Oleh: Nurul Fashliyah Thamrin
Seberapa sering kamu merasa terluka? Pernahkah kamu menghitungnya? Pernahkah kamu benar-benar menyadarinya, atau hanya membiarkannya mengendap, berharap waktu akan menghapusnya di kemudian hari?
Kadang, kita baru sadar pernah terluka ketika waktu sudah berlalu jauh, saat sesuatu yang kecil, entah kata, situasi, atau peristiwa, tiba-tiba mengusik apa yang telah lama terkubur dalam ingatan. Dalam kondisi seperti ini, sebagian dari kita mungkin memilih untuk diam, berpikir luka akan sembuh dengan sendirinya, atau menganggapnya tidak penting.
Namun siapa yang tahu, mungkin di situlah diri sedang benar-benar membutuhkan pertolongan.
Jadi, apakah ini bentuk dari ketidaktahuan, atau keengganan untuk benar-benar melihat ke dalam diri?
Budaya yang Membungkam Perasaan
Ketidaktahuan dan keengganan sering berjalan beriringan, seperti dua sisi dari kegelapan yang sama.
Ketidaktahuan membuat seseorang tidak sadar bahwa dirinya sedang terluka, sementara keengganan membuatnya tahu bahwa ia terluka, namun memilih untuk tidak melihat luka itu.
Dalam budaya kita yang begitu menjunjung kekuatan dan kesabaran, kita jarang diberi ruang untuk merasa lemah.

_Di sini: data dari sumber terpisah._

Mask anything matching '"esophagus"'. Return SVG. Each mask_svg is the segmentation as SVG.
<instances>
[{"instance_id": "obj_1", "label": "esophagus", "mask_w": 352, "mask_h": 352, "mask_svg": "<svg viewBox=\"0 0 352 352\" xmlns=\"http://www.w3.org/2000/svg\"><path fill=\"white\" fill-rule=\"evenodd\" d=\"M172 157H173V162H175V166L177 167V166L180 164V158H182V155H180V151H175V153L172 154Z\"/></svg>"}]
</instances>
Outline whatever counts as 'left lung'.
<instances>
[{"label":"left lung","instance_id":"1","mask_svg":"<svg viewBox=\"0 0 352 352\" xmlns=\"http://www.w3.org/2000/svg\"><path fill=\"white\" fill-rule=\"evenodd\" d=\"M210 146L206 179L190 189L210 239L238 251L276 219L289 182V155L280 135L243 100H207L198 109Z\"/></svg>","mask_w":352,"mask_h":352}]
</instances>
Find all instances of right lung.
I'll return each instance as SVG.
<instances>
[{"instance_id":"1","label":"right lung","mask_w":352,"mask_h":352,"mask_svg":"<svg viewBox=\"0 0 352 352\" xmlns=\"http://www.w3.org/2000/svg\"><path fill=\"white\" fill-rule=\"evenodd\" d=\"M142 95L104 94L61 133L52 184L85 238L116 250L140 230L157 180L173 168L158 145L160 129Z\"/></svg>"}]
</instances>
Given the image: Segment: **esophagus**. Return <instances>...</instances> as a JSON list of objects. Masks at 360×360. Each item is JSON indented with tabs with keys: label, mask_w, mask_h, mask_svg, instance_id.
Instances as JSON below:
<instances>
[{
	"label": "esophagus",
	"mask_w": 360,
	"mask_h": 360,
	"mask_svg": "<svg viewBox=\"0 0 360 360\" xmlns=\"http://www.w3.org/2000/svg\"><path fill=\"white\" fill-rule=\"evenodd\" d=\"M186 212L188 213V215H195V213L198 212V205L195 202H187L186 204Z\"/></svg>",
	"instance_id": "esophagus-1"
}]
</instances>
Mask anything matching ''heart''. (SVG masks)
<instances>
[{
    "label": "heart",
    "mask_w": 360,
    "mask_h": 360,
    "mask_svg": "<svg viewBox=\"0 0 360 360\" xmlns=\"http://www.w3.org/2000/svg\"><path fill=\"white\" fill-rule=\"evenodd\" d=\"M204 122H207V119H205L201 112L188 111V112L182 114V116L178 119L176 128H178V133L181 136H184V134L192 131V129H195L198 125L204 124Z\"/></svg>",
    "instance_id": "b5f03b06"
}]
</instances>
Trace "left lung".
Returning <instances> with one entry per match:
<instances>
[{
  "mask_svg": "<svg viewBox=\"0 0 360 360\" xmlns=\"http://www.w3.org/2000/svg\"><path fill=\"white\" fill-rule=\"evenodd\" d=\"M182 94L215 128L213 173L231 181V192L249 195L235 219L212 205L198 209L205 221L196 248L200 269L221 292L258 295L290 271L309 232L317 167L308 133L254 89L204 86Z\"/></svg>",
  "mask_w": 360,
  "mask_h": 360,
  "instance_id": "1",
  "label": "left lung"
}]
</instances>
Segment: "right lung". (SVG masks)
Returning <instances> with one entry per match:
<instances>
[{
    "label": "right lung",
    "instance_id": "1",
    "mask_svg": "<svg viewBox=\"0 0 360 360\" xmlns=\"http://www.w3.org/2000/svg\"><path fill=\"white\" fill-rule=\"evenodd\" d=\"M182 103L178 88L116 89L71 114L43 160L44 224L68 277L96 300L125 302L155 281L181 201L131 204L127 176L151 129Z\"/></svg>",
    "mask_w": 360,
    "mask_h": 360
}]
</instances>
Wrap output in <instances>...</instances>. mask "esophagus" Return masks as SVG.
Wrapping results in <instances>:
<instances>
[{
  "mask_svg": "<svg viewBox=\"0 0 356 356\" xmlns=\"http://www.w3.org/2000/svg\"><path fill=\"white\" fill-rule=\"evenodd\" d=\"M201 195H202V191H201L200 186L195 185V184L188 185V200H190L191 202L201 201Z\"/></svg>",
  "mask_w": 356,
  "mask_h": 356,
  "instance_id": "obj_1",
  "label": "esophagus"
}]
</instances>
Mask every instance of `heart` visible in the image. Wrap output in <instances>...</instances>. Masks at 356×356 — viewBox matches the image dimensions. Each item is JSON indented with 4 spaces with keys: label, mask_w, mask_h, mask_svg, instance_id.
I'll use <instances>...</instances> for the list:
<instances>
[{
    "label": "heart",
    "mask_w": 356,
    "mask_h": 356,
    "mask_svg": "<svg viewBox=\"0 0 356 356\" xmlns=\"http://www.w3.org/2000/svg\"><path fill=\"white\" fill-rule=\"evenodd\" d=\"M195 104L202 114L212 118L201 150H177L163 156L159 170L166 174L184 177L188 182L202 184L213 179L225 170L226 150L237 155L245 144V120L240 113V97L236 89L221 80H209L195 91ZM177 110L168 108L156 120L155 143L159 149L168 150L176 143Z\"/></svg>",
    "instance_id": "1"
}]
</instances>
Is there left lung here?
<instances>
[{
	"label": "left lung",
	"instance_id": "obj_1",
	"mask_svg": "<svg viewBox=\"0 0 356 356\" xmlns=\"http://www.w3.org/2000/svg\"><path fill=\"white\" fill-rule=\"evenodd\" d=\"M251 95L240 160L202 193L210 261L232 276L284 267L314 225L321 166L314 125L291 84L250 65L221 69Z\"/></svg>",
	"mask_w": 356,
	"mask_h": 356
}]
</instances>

Kita diajarkan untuk menahan air mata.
Sejak kecil, ketika terjatuh, hal pertama yang kita lakukan adalah menangis. Itu adalah refleks alami untuk mengekspresikan emosi, entah karena sakit, kaget, atau takut dimarahi. Namun alih-alih ditenangkan atau ditanya apakah kita baik-baik saja, yang sering kita dengar justru kalimat seperti, “jangan menangis” atau “berdiri sendiri”.